# Excerto do documento:

________________

A economia portuguesa apresentou um excedente externo de 8.000 milhões de euros até outubro, menos 1.200 milhões do que no mesmo período de 2024, disse hoje o Banco de Portugal (BdP).
De acordo com o banco central, "apesar da redução relativamente ao período homólogo, o valor observado até outubro corresponde, em termos nominais, ao segundo excedente mais elevado de toda a série".
A redução do excedente externo até outubro resultou, sobretudo, do aumento de 3.500 milhões de euros do défice da balança de bens, decorrente do aumento das importações (2.900 milhões de euros) e da diminuição das exportações (500 milhões de euros).
Para a evolução contribuiu ainda a diminuição de 400 milhões de euros do excedente da balança de rendimento secundário, explicada sobretudo pelo aumento da contribuição financeira de Portugal para a União Europeia e o acréscimo de 1.700 milhões de euros do excedente da balança de serviços, justificado maioritariamente pela melhoria do saldo das viagens e turismo (1.100 milhões de euros).
O BdP indica ainda que, até outubro, houve a redução de 528 milhões de euros do défice da balança de rendimento primário, devido aos menores juros pagos, e aumento de 433 milhões de euros do excedente da balança de capital, devido à maior atribuição aos beneficiários finais de fundos europeus ao investimento.
Até outubro, a capacidade de financiamento da economia portuguesa traduziu-se num saldo da balança financeira de 7.900 milhões de euros.
Quanto apenas a outubro deste ano, nesse mês, a economia portuguesa apresentou um excedente externo de 1.200 milhões de euros, acima dos 900 milhões de euros de outubro de 2024.

________________

[Itens guardados]
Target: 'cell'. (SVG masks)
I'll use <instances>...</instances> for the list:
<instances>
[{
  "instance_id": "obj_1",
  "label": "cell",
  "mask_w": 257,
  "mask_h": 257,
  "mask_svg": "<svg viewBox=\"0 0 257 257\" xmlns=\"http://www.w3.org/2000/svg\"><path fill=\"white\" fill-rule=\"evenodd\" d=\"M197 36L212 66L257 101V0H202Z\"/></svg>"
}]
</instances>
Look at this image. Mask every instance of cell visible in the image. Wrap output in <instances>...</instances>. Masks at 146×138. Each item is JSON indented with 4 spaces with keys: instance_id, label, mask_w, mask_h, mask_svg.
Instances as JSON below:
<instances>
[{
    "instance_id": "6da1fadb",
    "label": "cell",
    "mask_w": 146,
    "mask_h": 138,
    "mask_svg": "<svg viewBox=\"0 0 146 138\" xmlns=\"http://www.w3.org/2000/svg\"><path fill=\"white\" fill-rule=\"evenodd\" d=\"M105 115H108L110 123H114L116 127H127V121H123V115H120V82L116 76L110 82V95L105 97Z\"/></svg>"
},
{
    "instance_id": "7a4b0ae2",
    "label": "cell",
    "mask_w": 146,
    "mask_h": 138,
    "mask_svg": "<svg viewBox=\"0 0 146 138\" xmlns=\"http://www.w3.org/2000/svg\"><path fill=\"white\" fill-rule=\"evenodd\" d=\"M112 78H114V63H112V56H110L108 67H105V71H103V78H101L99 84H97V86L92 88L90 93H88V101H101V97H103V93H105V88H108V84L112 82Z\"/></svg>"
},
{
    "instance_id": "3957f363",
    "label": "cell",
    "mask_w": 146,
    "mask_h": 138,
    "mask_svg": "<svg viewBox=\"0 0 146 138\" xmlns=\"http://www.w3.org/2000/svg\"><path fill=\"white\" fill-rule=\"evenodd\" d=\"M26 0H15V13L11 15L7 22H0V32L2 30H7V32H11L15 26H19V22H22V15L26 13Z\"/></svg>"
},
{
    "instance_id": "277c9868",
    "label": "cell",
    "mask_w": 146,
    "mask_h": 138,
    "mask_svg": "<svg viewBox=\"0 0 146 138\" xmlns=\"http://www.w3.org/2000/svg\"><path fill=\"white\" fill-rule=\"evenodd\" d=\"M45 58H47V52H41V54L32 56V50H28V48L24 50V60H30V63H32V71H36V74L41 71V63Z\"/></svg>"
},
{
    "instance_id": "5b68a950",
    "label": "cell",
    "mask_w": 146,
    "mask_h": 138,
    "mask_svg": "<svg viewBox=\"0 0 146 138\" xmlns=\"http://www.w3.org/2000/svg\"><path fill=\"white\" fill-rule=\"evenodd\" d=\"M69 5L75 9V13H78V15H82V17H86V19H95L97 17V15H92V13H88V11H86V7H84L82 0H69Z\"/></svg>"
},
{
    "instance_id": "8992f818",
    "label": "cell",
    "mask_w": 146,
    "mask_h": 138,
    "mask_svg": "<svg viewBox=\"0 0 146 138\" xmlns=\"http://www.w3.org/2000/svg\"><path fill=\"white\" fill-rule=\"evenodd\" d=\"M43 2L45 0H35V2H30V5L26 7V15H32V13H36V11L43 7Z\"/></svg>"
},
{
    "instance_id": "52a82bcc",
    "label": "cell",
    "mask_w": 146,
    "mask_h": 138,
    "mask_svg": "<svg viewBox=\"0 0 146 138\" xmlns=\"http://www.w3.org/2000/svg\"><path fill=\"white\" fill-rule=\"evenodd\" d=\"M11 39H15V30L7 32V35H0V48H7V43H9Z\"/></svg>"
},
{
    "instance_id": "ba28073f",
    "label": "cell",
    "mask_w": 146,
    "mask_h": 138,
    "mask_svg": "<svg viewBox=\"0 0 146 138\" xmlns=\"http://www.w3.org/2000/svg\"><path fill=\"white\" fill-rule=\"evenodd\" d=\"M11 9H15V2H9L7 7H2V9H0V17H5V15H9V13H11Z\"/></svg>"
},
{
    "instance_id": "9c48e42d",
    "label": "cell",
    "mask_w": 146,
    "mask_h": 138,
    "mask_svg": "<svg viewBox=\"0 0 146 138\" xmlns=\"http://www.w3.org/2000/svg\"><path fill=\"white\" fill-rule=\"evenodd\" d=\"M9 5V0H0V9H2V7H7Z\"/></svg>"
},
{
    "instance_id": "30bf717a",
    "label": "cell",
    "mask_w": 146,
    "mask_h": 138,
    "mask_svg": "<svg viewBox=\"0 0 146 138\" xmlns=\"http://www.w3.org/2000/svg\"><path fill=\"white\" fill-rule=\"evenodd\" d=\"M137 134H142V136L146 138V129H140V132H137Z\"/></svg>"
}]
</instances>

________________

# Tarefas e exercícios:
1. Reescreva o trecho do texto sobre o excedente externo de "Para a evolução" a "europeus ao investimento.", substituindo "juros pagos" por "juros suportados".
2. Responda, com base no texto sobre o excedente externo:
(a) Qual foi o excedente externo da economia portuguesa até outubro?
(b) Em quanto aumentaram as importações?
(c) Qual foi o excedente externo em outubro de 2024?
Os registos provêm de outra fonte.

# Respostas por tarefa:
1.
Para a evolução contribuiu ainda a diminuição de 400 milhões de euros do excedente da balança de rendimento secundário, explicada sobretudo pelo aumento da contribuição financeira de Portugal para a União Europeia e o acréscimo de 1.700 milhões de euros do excedente da balança de serviços, justificado maioritariamente pela melhoria do saldo das viagens e turismo (1.100 milhões de euros).
O BdP indica ainda que, até outubro, houve a redução de 528 milhões de euros do défice da balança de rendimento primário, devido aos menores juros suportados, e aumento de 433 milhões de euros do excedente da balança de capital, devido à maior atribuição aos beneficiários finais de fundos europeus ao investimento.

2.
(a) 8.000 milhões de euros.
(b) 2.900 milhões de euros.
(c) 900 milhões de euros.